Banyak budaya yang perlu kita ketahui dari Ibukota tercinta DKI Jakarta ini. Mari kita bahas mengenai adat pernikahan dan budaya yang khas dari kota ini.

LAMARAN
Adat pernikahan Jakarta asli berdasarkan adat Betawi dan dimulai dengan masa berpacaran atau biasa disebut dengan ngelancong. Bila kedua sejoli telah sepakat untuk melangsungkan pernikahan, maka pihak lelaki mengirim utusan untuk mmelamar si gadis.
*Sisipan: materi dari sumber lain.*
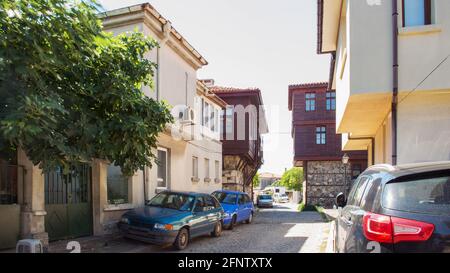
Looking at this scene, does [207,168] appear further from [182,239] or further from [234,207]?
[182,239]

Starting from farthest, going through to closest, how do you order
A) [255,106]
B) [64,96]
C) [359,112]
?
[255,106]
[359,112]
[64,96]

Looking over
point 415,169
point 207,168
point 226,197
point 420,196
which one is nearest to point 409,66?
point 415,169

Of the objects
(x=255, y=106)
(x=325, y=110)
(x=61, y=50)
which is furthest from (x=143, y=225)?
(x=325, y=110)

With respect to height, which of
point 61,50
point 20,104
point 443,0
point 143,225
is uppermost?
point 443,0

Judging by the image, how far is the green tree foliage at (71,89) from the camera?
4.95 m

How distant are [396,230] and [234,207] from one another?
494 inches

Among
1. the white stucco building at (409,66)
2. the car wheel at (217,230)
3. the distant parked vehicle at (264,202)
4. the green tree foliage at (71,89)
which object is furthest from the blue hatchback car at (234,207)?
the distant parked vehicle at (264,202)

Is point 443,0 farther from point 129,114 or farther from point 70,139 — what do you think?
point 70,139

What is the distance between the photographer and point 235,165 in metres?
A: 26.0

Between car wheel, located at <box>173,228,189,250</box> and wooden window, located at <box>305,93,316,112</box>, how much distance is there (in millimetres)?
22869

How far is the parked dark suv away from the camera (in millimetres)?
2746

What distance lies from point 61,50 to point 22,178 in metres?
3.91

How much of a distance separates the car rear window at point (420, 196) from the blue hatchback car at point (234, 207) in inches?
453

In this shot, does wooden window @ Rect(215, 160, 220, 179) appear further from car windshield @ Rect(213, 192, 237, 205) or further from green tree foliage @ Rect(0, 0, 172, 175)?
green tree foliage @ Rect(0, 0, 172, 175)
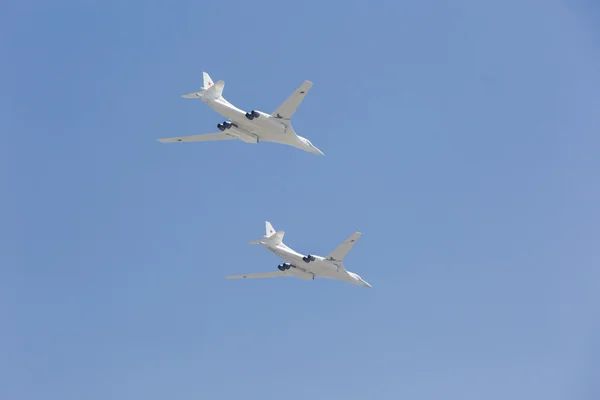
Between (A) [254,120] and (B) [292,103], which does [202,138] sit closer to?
(A) [254,120]

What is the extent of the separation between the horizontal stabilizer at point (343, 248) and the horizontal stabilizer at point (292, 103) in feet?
43.5

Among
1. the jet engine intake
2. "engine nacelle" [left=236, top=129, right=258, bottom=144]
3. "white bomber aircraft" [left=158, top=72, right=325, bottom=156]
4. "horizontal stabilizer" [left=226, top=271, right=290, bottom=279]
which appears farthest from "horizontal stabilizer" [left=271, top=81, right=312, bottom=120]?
"horizontal stabilizer" [left=226, top=271, right=290, bottom=279]

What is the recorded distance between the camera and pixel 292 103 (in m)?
73.6

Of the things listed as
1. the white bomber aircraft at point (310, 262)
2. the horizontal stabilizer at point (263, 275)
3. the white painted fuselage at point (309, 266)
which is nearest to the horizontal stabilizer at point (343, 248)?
the white bomber aircraft at point (310, 262)

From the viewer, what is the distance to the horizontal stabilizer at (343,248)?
8231 cm

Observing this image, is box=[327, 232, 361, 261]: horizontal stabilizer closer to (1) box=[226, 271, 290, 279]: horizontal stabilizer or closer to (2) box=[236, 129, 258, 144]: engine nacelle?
(1) box=[226, 271, 290, 279]: horizontal stabilizer

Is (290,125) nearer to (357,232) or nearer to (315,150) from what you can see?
(315,150)

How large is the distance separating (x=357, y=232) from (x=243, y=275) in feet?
41.2

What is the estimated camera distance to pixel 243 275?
290ft

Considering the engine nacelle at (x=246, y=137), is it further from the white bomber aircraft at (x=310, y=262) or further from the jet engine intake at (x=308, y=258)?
the jet engine intake at (x=308, y=258)

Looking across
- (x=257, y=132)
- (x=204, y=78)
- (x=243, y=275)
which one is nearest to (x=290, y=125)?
(x=257, y=132)

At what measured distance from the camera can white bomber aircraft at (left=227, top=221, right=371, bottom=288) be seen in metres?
82.5

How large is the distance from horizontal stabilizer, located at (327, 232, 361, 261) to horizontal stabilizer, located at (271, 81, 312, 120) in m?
13.2

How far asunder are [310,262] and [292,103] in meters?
15.7
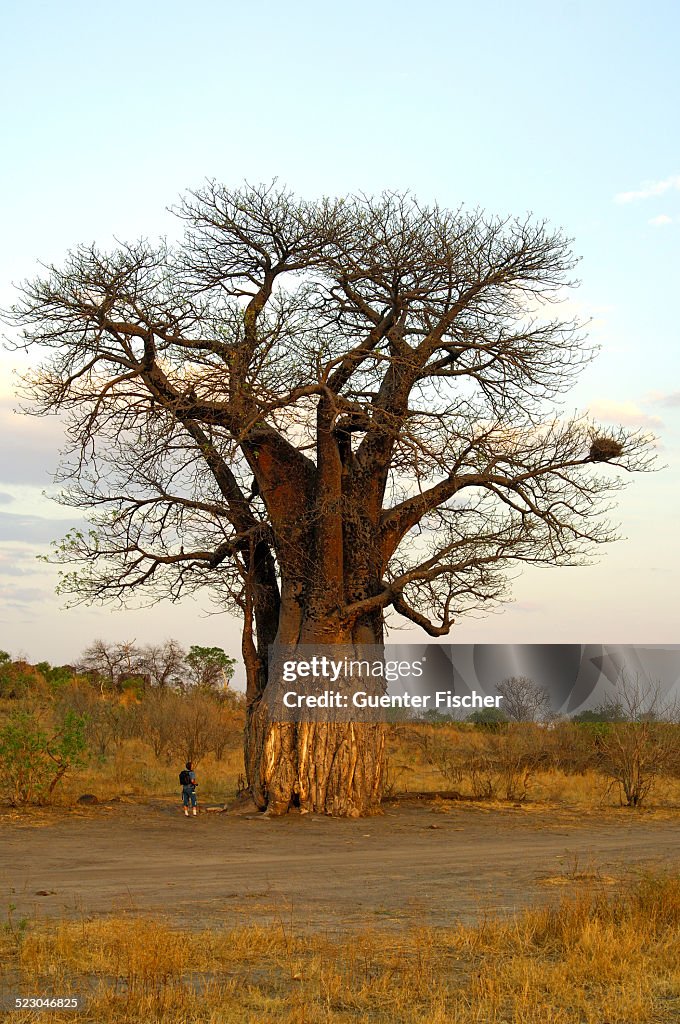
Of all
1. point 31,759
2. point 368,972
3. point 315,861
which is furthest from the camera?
point 31,759

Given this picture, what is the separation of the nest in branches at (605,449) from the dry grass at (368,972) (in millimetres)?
9118

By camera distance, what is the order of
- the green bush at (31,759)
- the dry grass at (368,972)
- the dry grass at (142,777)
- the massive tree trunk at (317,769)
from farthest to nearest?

Utusan disertai uang tanda jadi atau seliran.

Pihak lelaki, kemudian melanjutkan upacara dengan ngebesan, yaitu upacara pemberian pending atau ikat pinggang kepada orangtua sang dara. Saat upacara sang pemuda ikut dihadirkan, maka sejak itu pula kedua sejoli telah resmi bertunangan. Upacara diramaikan dengan membunyikan petasan. Selanjutnya, keluarga kedua belah pihak menetapkan rencana pernikahan serta pelaksanaannya.

UPACARA PERNIKAHAN


Upacara pernikahan berlangsung di rumah orangtua sang dara. Rombongan keluarga lelaki mengarak mempelai lelaki menuju rumah mempelai wanita diiringi musik rebana atau ketimpring yang khas Betawi. Setibanya di rumah pengantin wanita, pihak wanita menyambut rombongan pengantin pria dengan bunyi petasan kurang lebih lima belas menit. Setelah itu, mereka memperkenankan pengantin pria ke dalam. Pengantin pria harus membaca dulu ayat-ayat Al-Qur'an sebelum keluarga mempersandingkan kedua mempelai di pelaminan.
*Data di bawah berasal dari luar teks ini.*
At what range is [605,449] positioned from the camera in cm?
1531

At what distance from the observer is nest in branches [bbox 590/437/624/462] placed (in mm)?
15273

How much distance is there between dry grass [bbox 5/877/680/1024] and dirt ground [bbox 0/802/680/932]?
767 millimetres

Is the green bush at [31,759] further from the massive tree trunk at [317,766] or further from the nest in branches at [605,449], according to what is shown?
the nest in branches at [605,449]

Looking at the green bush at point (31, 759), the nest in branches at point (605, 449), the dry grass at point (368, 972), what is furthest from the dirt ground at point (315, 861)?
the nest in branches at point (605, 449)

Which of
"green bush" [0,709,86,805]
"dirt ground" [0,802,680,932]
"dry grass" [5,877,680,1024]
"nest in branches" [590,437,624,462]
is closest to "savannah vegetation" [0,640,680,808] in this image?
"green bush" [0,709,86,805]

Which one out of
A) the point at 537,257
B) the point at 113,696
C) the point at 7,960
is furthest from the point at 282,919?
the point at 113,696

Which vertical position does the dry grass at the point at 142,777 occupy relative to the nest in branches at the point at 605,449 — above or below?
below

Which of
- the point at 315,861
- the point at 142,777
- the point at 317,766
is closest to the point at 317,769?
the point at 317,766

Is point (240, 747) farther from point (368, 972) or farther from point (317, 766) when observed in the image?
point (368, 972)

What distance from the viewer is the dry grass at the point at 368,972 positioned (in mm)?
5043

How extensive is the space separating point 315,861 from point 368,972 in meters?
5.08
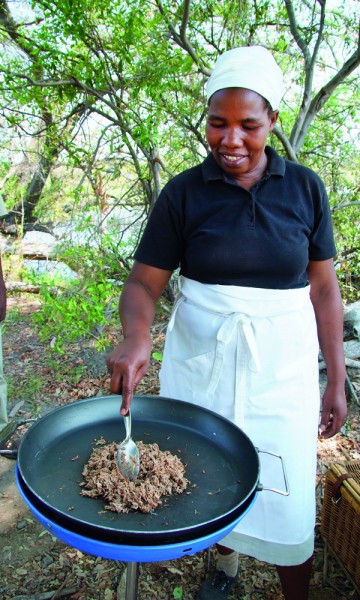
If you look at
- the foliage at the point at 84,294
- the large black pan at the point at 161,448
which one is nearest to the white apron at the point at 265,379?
the large black pan at the point at 161,448

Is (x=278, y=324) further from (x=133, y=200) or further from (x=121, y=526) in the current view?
(x=133, y=200)

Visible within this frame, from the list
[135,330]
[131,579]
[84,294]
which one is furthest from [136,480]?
[84,294]

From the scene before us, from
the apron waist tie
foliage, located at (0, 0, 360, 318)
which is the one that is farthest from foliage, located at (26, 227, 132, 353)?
the apron waist tie

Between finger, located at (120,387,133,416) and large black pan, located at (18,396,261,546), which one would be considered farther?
finger, located at (120,387,133,416)

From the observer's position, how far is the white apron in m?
1.72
Setelah membaca ayat-ayat Al-Qur'an, pihak mempelai lelaki menyerahkan karangan bunga. Acara ini dilanjutkan oleh mempelai wanita dengan membaca pula ayat-ayat Al-Qur'an sebagai balasan. Kemudian, barulah kedua mempelai dipersandingkan di pelaminan yang dilanjutkan dengan pesta pernikahan. Pesta ini dimeriahkan dengan hiburan orkes Melayu atau keroncong, juga tari topeng, joged, dan lenong.

Setelah itu, pengantin pria pulang kembali ke rumahnya dan akan kembali ke rumah pengantin wanita pada hari-hari berikutnya. Upacara ini disebut negor. Pada upacara ini, pengantin pria diantar oleh beberapa pengiring lelaki, yaitu para sahabat mempelai pria.
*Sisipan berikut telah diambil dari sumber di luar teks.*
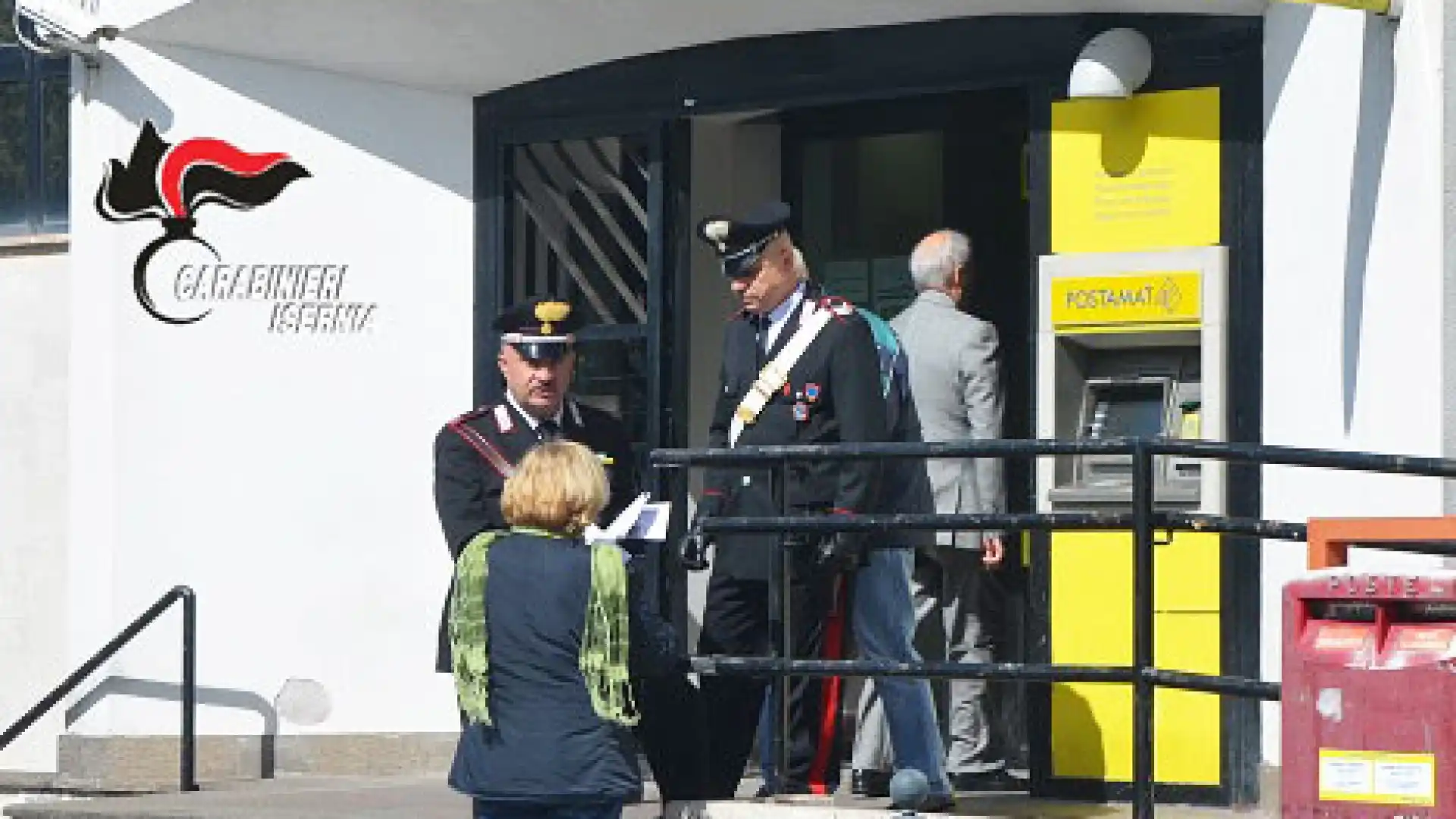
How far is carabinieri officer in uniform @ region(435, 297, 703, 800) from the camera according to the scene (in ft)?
31.8

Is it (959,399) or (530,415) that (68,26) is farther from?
(959,399)

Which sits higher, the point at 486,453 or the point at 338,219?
Answer: the point at 338,219

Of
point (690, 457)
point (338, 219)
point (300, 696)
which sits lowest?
point (300, 696)

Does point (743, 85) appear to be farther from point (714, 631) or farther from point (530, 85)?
point (714, 631)

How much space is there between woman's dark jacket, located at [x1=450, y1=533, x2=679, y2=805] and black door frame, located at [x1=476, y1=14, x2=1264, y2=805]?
11.2ft

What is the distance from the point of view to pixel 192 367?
1257 centimetres

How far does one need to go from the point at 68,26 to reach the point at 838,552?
4619 millimetres

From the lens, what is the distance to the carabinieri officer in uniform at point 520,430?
31.8ft

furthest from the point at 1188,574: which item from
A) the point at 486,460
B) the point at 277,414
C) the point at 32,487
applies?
the point at 32,487

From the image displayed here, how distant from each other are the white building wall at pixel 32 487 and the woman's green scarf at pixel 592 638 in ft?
20.0

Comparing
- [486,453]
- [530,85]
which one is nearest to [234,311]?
[530,85]

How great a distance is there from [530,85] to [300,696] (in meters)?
2.51

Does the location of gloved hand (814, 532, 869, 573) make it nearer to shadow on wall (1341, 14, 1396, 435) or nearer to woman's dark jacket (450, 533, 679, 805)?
woman's dark jacket (450, 533, 679, 805)

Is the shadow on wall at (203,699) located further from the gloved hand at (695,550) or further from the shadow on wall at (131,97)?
the gloved hand at (695,550)
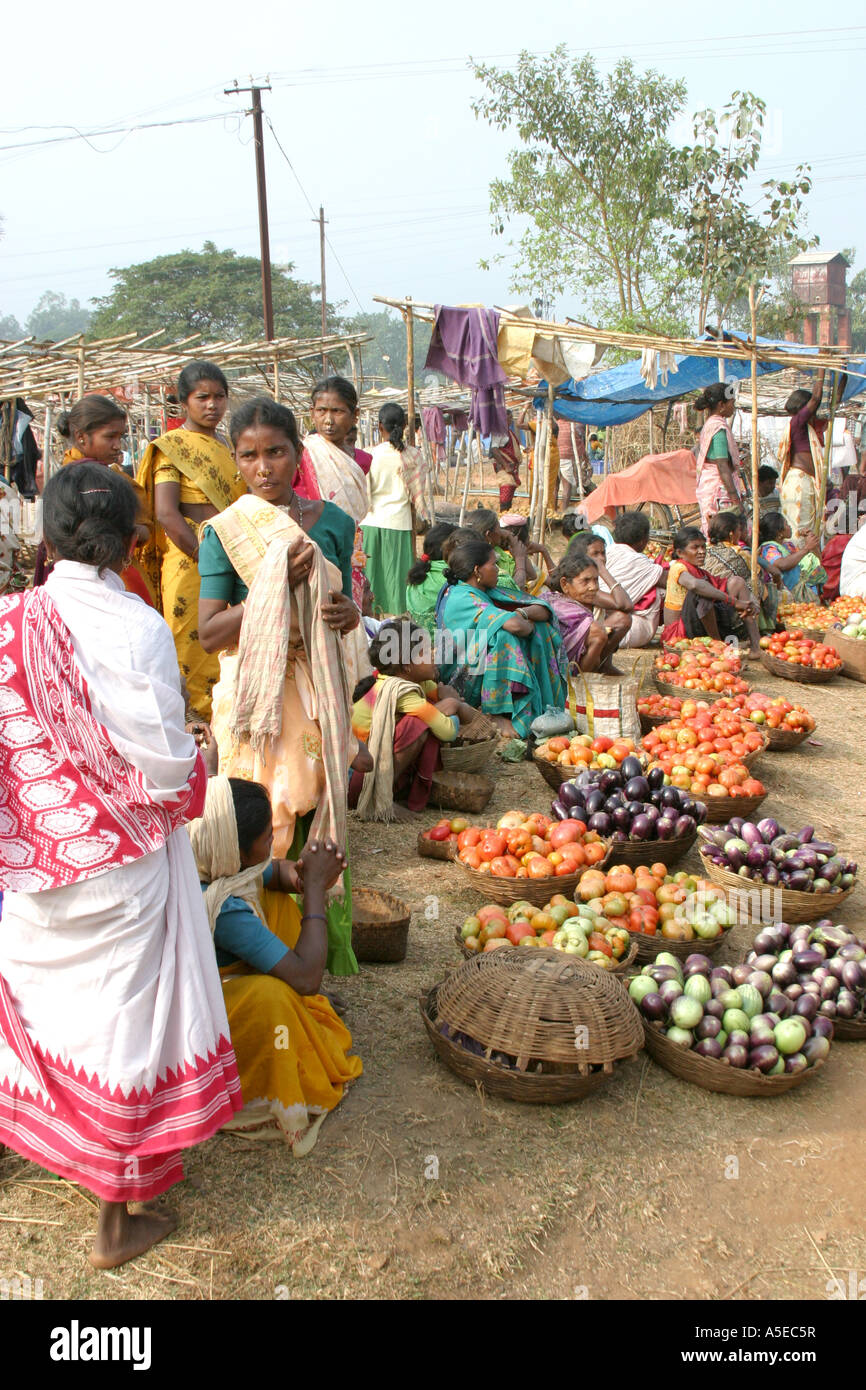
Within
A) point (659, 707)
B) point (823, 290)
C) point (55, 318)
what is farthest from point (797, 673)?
point (55, 318)

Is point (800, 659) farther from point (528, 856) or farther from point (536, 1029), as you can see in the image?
point (536, 1029)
Setelah larut malam, para pengiring pengantin pria tadi pulang ke rumah, dan pengantin pria akan tinggal menginap di rumah pengantin wanita sebagai suami istri dan tinggal di sana selama 40 hari. Kemudian, suami istri itu pindah tinggal di rumah orangtua sang lelaki sampai mereka mempunyai rumah sendiri.

PAKAIAN PENGANTIN
Pengantin pria Betawi memakai celana panjang dan berbaju jubah. Ia juga memakai kopiah haji yang dililit sorban putih beserta untaian bunga melati.


Pengantin wanita Betawi memakai penutup muka atau cadar dan bermahkota kembang goyang. Baju yang dikenakan pengantin wanita adalah kebaya panjang bertabur suji emas dan memakai pending emas atau perak.

ONDEL-ONDEL BETAWI


Ondel-ondel merupakan sosok boneka dengan ukuran yang sangat besar, tampak bagaikan raksasa dengan raut muka seram. Ondel-ondel biasanya berpasangan, perempuan dan lelaki. Keduanya diarak-arak pada upacara pengantin sunat. Suasana sangat meriah, diramaikan dengan berbagai bunyian musik seperti gambang kromong, qasidah, tanjidor, ataupun gendang pencak. Tidak mengherankan bila ondel-ondel ini selalu menarik perhatian anak-anak, dan mereka dengan serte merta mengikuti arakan ini. Sekali-sekali tampak mereka lari pontang-panting bila ondel-ondel menyerbu ke tengah-tengah penonton.



Menurut kepercayaan zaman dulu, ondel-ondel merupakan penjelmaan dewa-dewi Penguasa alam yang melindungi pengantin sunat atau mereka yang berhajatan dari mara bahaya atau roh jahat. Ondel-ondel digambarkan sebagai raksasa yag perkasa. Gerak langkahnya kaku dan tangannya terkulai saja, karena ondel-ondel terbuat dari bahan bambu. Sosok badan ondel-ondel diberi baju seperti manusia. Wajahnya terbuat dari topeng kayu dan rambutnya dari ijuk.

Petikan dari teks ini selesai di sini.